Confronting someone and owning how we feel is hard. It takes real courage and prayer. A small caveat too – if you’re in the minority of those who find it easy to point out what’s wrong and don’t mind confrontation, then you might just like to pause and think about how others might experience it.
If we can do what Jesus says in v.15 openly, humbly and without aggression it’s amazing what the response can be. By hearing and understanding, listening for emotions, we can clarify issues and perhaps discover where there have been different assumptions at work.
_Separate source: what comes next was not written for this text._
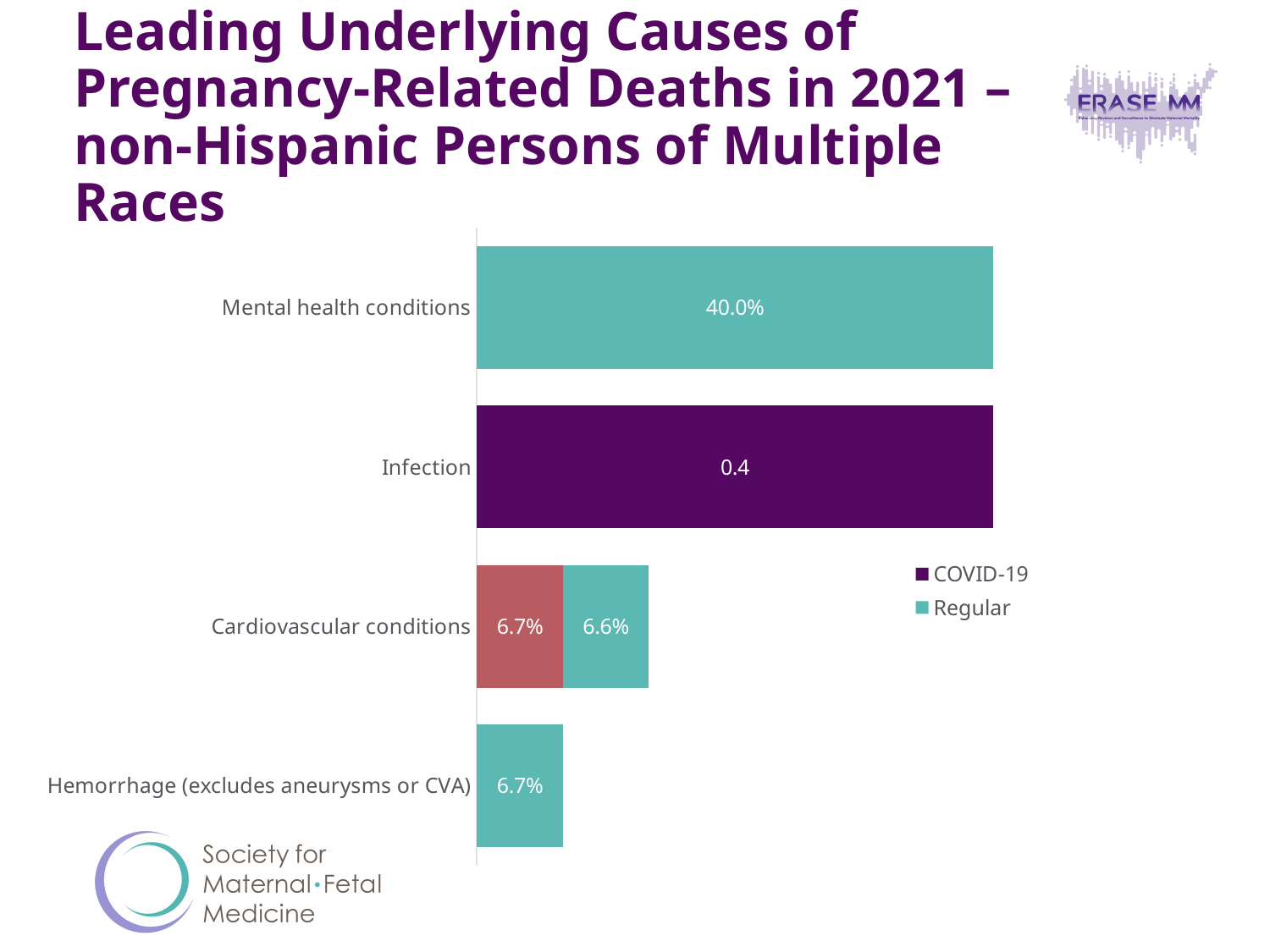
What is the value shown for Mental health conditions? 40.0% What kind of chart is shown on the slide? Bar chart Which category has the shortest bar? Hemorrhage (excludes aneurysms or CVA) What are the two entries in the chart legend? COVID-19 and Regular What is the difference between the Mental health conditions value and the Hemorrhage (excludes aneurysms or CVA) value? 33.3% Which is larger, the value for Mental health conditions or the value for Hemorrhage (excludes aneurysms or CVA)? Mental health conditions What is the value of the teal (Regular) segment of the Cardiovascular conditions bar? 6.6% How many categories are shown on the chart? 4 What data label is printed on the Infection bar? 0.4 What is the total of the two segments in the Cardiovascular conditions bar? 13.3% What is the value shown for Hemorrhage (excludes aneurysms or CVA)? 6.7% How many series does the legend list? 2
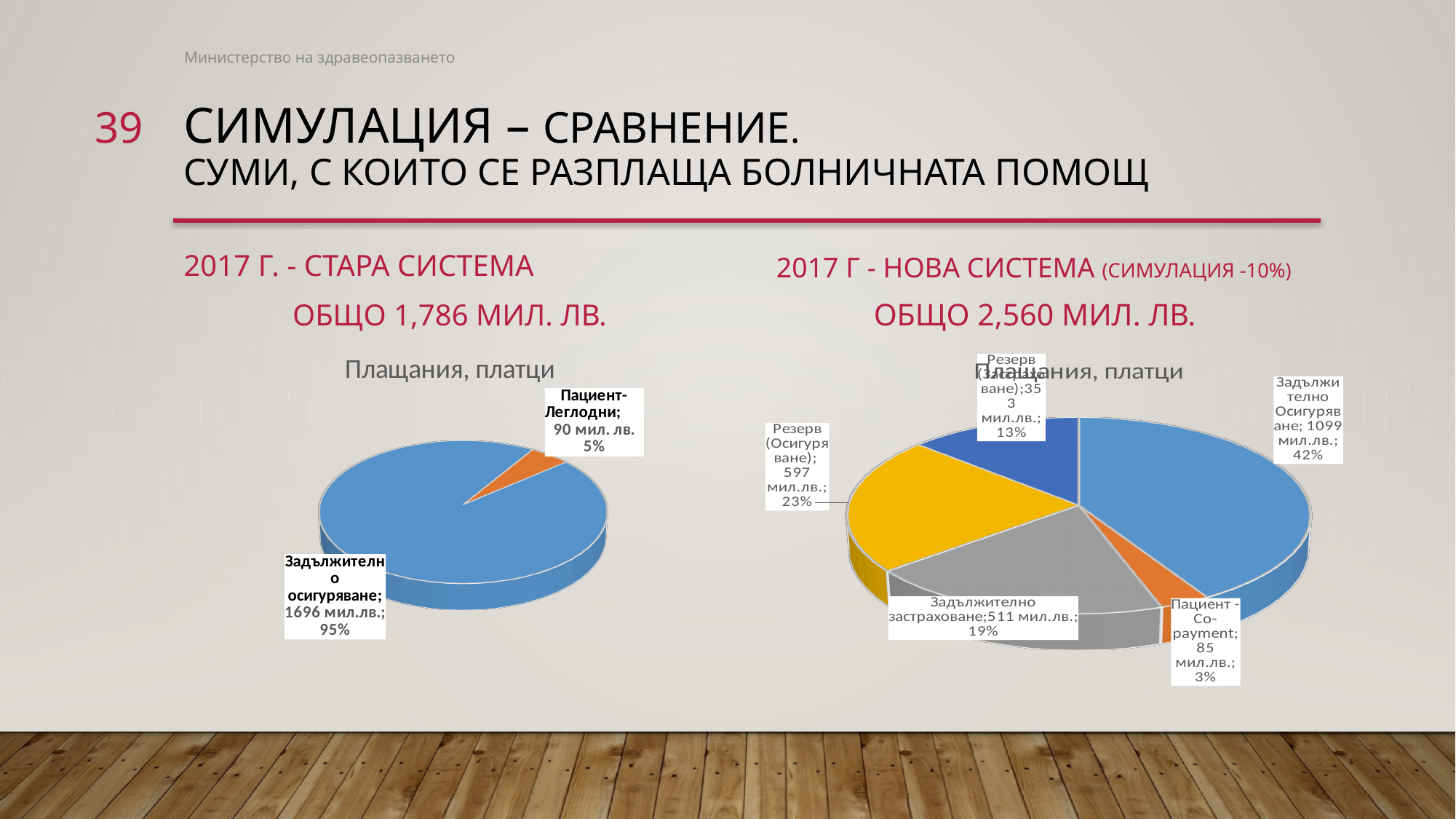
How many slices does the right pie chart (нова система) have? 5 In the right chart (нова система), which slice is the smallest? Пациент - Co-payment In the left chart (стара система), what value is shown for Задължително осигуряване? 1696 мил.лв. In the right chart (нова система), which slice is the largest? Задължително Осигуряване In the right chart (нова система), what value is shown for Задължително Осигуряване? 1099 мил.лв. Which is larger: Пациент-Леглодни in the left chart or Пациент - Co-payment in the right chart? Пациент-Леглодни in the left chart What is the title of the left pie chart? Плащания, платци How many slices does the left pie chart (стара система) have? 2 What kind of chart is the left chart (2017 г. - стара система)? pie chart In the right chart (нова система), what is the difference between Резерв (Осигуряване) and Задължително застраховане? 86 мил.лв. In the left chart (стара система), what share of the pie is Пациент-Леглодни? 5% In the right chart (нова система), what share of the pie is Резерв (Осигуряване)? 23%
For instance, when I first came to this Group some churches said they would like to see more of the Vicar. So I took lots of services. Three or four on a Sunday, all over the place. Soon people said ‘We don’t see much of the Vicar – he’s always dashing off after the service to go somewhere else’. Through discussion, I realised what was going on: I assumed that seeing the Vicar meant up front, leading worship. But there was also a need for accessibility, relationship – I realised that was quite right and we needed to provide for that too.
Getting to the point of understanding each other can take time. So there may be more than one meeting. In v.16 Jesus says that outside help may be necessary, not in the sense of ganging up on someone, but as witnesses, or mediators who can reframe issues and find a way through.
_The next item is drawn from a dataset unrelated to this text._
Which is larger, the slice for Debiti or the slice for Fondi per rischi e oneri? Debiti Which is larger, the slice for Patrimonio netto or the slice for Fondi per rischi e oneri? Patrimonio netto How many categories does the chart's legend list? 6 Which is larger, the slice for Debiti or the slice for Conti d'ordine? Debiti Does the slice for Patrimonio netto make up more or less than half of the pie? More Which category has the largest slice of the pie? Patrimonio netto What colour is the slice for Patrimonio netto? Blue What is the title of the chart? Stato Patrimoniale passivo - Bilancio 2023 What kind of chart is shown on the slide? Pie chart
In v.17 ‘if the member refuses to listen to them, tell it to the church’. In New Testament times this meant a church meeting. Nowadays, for the most difficult situations, organisations need to have formal procedures which give protection and try to ensure justice is done.
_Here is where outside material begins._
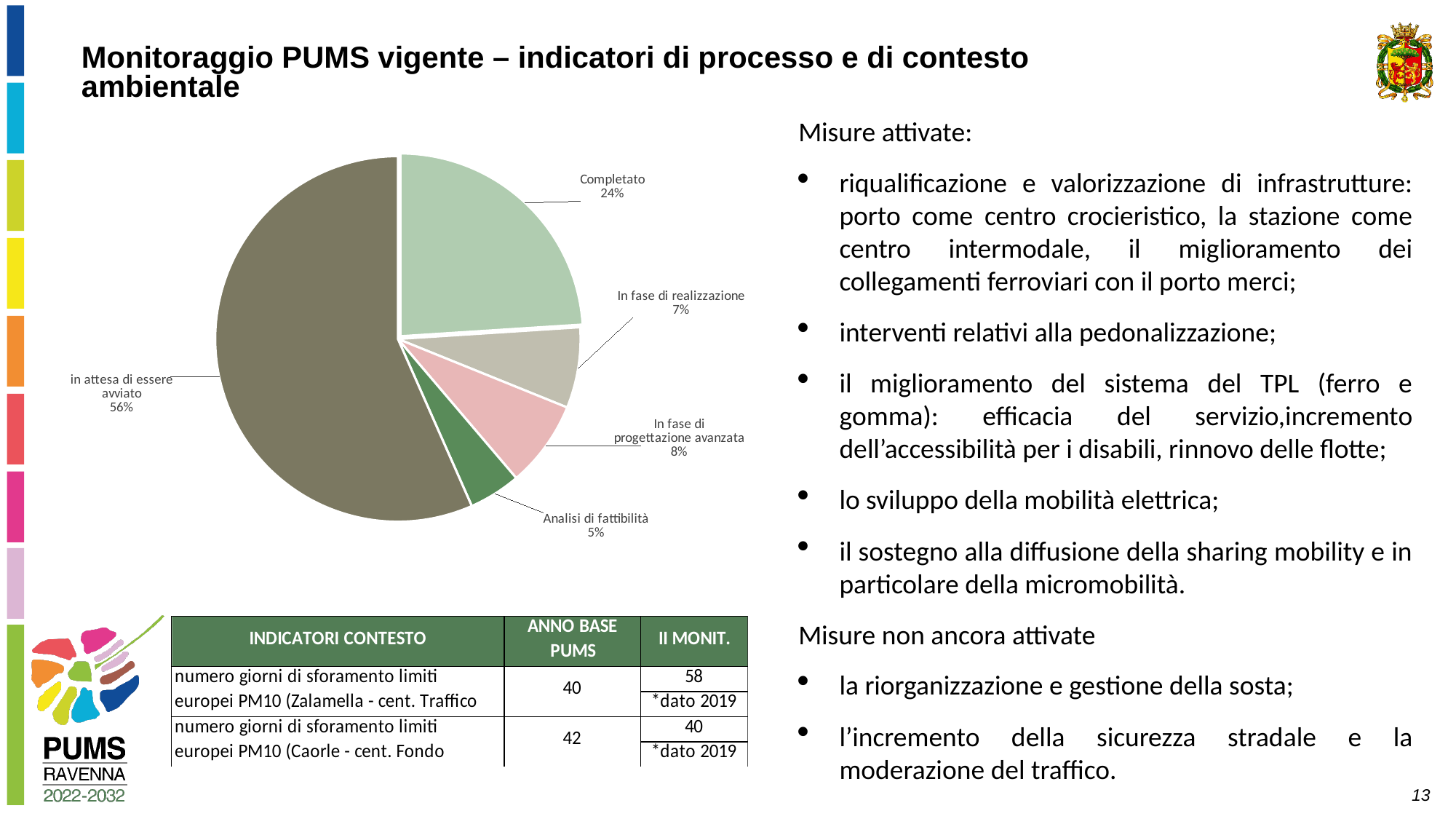
What share of the pie does "in attesa di essere avviato" represent? 56% What kind of chart is shown on the slide? pie chart What is the combined share of "In fase di realizzazione" and "In fase di progettazione avanzata"? 15% How many slices does the pie chart have? 5 Which is larger, the slice for "Completato" or the slice for "In fase di progettazione avanzata"? Completato What is the value shown for "In fase di realizzazione"? 7% What is the value shown for "In fase di progettazione avanzata"? 8% Which category has the smallest slice of the pie? Analisi di fattibilità What is the value shown for "Analisi di fattibilità"? 5% Which category has the largest slice of the pie? in attesa di essere avviato What share of the pie does "Completato" represent? 24% What is the difference in percentage points between "in attesa di essere avviato" and "Completato"? 32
And then ‘if the offender refuses to listen to the church, let such a one be to you as a Gentile and tax collector’. Before they met Jesus, his disciples would have viewed Gentiles and tax collectors as outcasts. Jesus modelled a welcome to such people – he encouraged them to turn back to God. In other words, though someone who has committed a serious offence and has refused reconciliation might be excluded from the church, nonetheless if they repent, they are welcome back.
This will mean forgiveness. We’ll look at that in the reading for next week. All I need to say now is that we forgive one another because we have been so greatly forgiven by God.
Jesus ends with a few related sayings. Verse 18 tells us that the church acts with God’s authority. ‘Whatever you bind on earth will be bound in heaven’. And, in v.19, when we resolve our issues, and agree a way forward before God, he honours that process and commitment.
This implies that the way we act in reconciliation shows our response to the love of God, his justice and forgiveness. Our processes of reconciliation model God’s justice, forgiveness and love to other people. The response they and we make has eternal consequences, which means we should take reconciliation very seriously.
Finally, v.20 Jesus says ‘Where two or three are gathered in my name, I am there among them’. I’ve sometimes remembered this when I’ve come out of a vestry in a country church and viewed the gathered multitudes. Prayer group leaders often use this verse at the beginning of meetings. But look at it in its context.
It’s about reconciliation. Placed at the end of this passage, it seems to mean ‘When two or three are gathered together to work through their differences in my name, then I am there with them.’ Have we not had that experience? That talking through points of conflict can lead to greater understanding and wisdom as God’s Spirit helps us? That if we had not come together and taken courage to speak honestly, we might never have found God’s will? That in sharing our perspectives and feelings we discover mutual respect and understanding as children of God? And most of all, that when reconciliation happens and wounds are healed, the love and power of God flows. God’s blessing comes in reconciliation, let us follow Christ’s way in becoming peacemakers in our shared life together.